The CDC states: “Having antibodies to the virus that causes COVID-19 may provide protection from getting infected with the virus again. But even if it does, we do not know how much protection the antibodies may provide or how long this protection may last. Confirmed and suspected cases of reinfection have been reported, but remain rare.”
However, based on what we know about viral infections in general, it is likely that IgG antibodies will have some protective effect.
We hope that sharing this small case study of our family helps you to understand what we know about testing—as well as its current limitations. As human beings who feel more comfort in certainty, it’s hard to make sense of a virus that can cause no or minimal symptoms in one person and can be so devastating in another.
In the early weeks of this pandemic, Roy’s childhood best friend in NYC suffered a stroke at 47 years old that left him paralyzed along the left side of his body. He tested negative to approximately 10 PCR tests—in addition to having a negative antibody test later on. He experienced altered taste at this time. Over these months he has made remarkable progress. Was his stroke caused by COVID-19? We still don’t have the answer.
In some ways COVID has challenged much of what we thought we knew about infectious disease. Several times Debbie has mentioned the blog post she wrote a few winters ago titled How I Avoided the Flu Three Times. In hindsight, we now offer up the question: could she have had the Flu?
Maybe, like COVID, Debbie was asymptomatic and, if we had actually tested her, we could have seen that? We simply don’t have all these answers at this time and are certainly not suggesting that this would be the way to proceed going forward either.
Your Options for Antibody Testing
By no means are we writing this post to suggest that every family get antibody testing. We have invested a lot of money in this and that may not make sense for some families.

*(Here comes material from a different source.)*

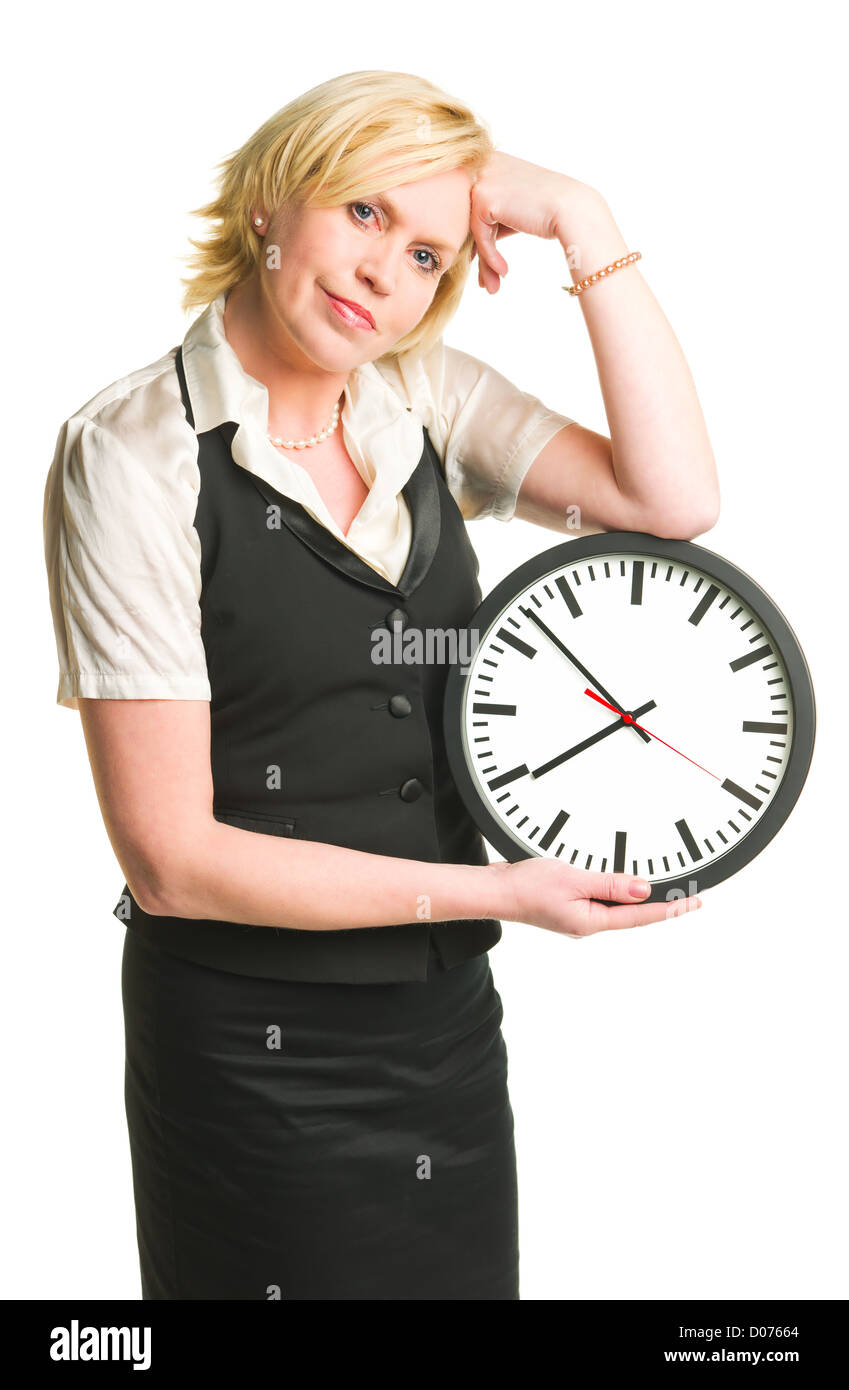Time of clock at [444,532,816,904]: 7:52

However, we know that some of you reading will be interested, so we want to provide you with the information.
As already mentioned, we tested our family with the Vibrant America COVID-19 test and given what we have learned about antibody testing, this is what we would recommend right now.
The test costs $119 and has a sensitivity of 98.1% and a specificity of 98.6%.
Our office charges a small administrative fee ($55 for the first person, $15 for each additional family member) for our time ordering the test and returning the results.
Lori Anderson of ABO Labs will be at our office the following dates/times to draw blood for these tests*. Her regular draw fee is $45 per person but she will be charging $25 per person as a courtesy to our patients.
- Friday February 5th: 1:30-4:30 pm (FULL!)
- Friday February 19th: 1:30-3:00 pm
Please call our office at 303.318.4102 if this interests you and we can get you scheduled.
* Please remember: As we stated above, this testing is only suitable for healthy individuals who are interested in learning if they had a past COVID-19 infection.
If you have made it this far, thank you for taking the time to read all of this. It’s been quite a journey!